====== TEXT EXCERPT

Compassion in Vietnam

We define ourselves by our own response to human need. We become engaged through the perception of our own obligation and opportunity. 

War didn’t call me into Vietnam . . . but human need did! My first trip into Saigon was in early 1996. As a result of that trip I was introduced to a precious lady named Binh Rybacki. Binh was a native of Vietnam and was one of the last to be plucked off the roof of the American Embassy by helicopter in Saigon as the Americans were in hot retreat from the city in 1975. She and her family had tied their wrists together so that none could be left behind. 

Binh’s father was a professor at the prestigious University of Saigon and the family was well off financially. Binh was a student. Vietnam was just coming out of one war and was presently engaged in a vicious civil war with the Communists from the North. One day the students found a large notice posted on the bulletin board. It stated that all the students of the English Department would be killed very soon. They all laughed at the incredulous impossibility. But the officials of the school told them that the notice was serious and that they needed to go away to find their own protection. The priest of the school even gave them their last rites just in case he would not be around to do it later. The Communists entered Saigon and began randomly killing the students at the University, as well as thousands in the city. Binh and her friend escaped from an upstairs window and onto a roof and down into a dumpster, thinking that the killing would stop and the Communists would leave. But they didn’t.

============
====== EXTRACTED DATA

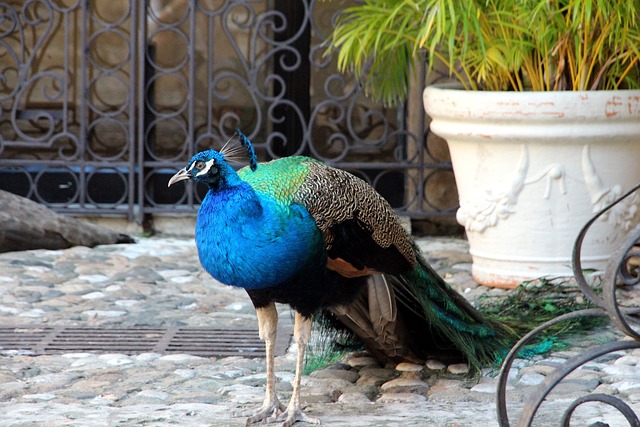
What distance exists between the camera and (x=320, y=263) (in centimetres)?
307

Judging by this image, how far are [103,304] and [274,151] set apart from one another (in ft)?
6.62

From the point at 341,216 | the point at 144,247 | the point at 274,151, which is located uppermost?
the point at 341,216

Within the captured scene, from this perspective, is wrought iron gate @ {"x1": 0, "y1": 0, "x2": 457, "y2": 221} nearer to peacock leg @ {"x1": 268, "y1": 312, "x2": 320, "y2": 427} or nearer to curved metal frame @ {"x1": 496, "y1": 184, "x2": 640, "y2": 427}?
peacock leg @ {"x1": 268, "y1": 312, "x2": 320, "y2": 427}

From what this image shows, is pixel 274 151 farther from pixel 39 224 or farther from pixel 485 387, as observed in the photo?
pixel 485 387

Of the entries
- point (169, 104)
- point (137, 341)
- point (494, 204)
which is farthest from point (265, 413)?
point (169, 104)

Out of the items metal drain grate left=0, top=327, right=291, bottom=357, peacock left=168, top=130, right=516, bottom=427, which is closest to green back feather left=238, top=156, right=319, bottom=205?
peacock left=168, top=130, right=516, bottom=427

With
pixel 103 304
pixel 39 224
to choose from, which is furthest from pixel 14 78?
pixel 103 304

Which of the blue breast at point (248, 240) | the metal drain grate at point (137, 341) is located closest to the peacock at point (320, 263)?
the blue breast at point (248, 240)

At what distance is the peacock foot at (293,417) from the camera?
3150mm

============

TASK SET:
1 - List each place that Binh and her friend moved through, in order, when they escaped during the killings at the University of Saigon, according to the Vietnam text.
2 - Resume the Vietnam text about Binh Rybacki's escape from Saigon, starting after its final sentence, "But they didn't."

RESULTS IN ORDER:
1 - an upstairs window, a roof, a dumpster

2 -
Binh’s sister worked for the US Embassy in Saigon, so their whole family was targeted for death by the Communists. As the Embassy loudspeakers played Bing Crosby’s “White Christmas,” the last helicopter lifted from the Embassy roof and Binh and her family were on that chopper! They were flown to Fort Chafee, Arkansas, and eventually resettled with a host family in Loveland, Colorado. Binh started her career with Hewlett Packard, married her husband, Jack, and together they had three boys. When her mother died in America, Binh felt compelled to return to Vietnam for the first time to find her Mother’s closest friend, a nun, and inform her of the death. 

Binh eventually found the friend hiding in the countryside, illegally harboring 27 orphaned children. Binh discovered that the set of circumstances in which you find yourself will determine where you can start, but will not determine where you can go in order to change things. She made a vow to get involved. She told me, “The message was very clear even if the way was not!” 

By 1998, the orphanage that started with 27 hidden children grew under the leadership of Binh to four remarkable orphanages with 1600 abandoned kids.. Binh and her husband, Jack, pledged Binh’s entire salary from Hewlett Packard to personally underwrite the orphanage work. With her traveling back and forth from USA to Vietnam, the orphanage project experienced remarkable blessing and grew rapidly. 
 

Project C.U.R.E. was privileged to get involved with Binh’s venture and deliver over $2 million worth of donated medical goods to the Children of Peace organization and surrounding hospitals in Vietnam. The Vietnamese children were “better off,” the Children of Peace organization was “better off,” but, undeniably, Project C.U.R.E. experienced the greatest benefit, from being associated with such a great lady as Binh Rybacki. We became first-hand witnesses of a miracle that took place in the heart and life of a lady who defined her own life by her response to human need. She became engaged through the perception of her own obligation and a ready opportunity.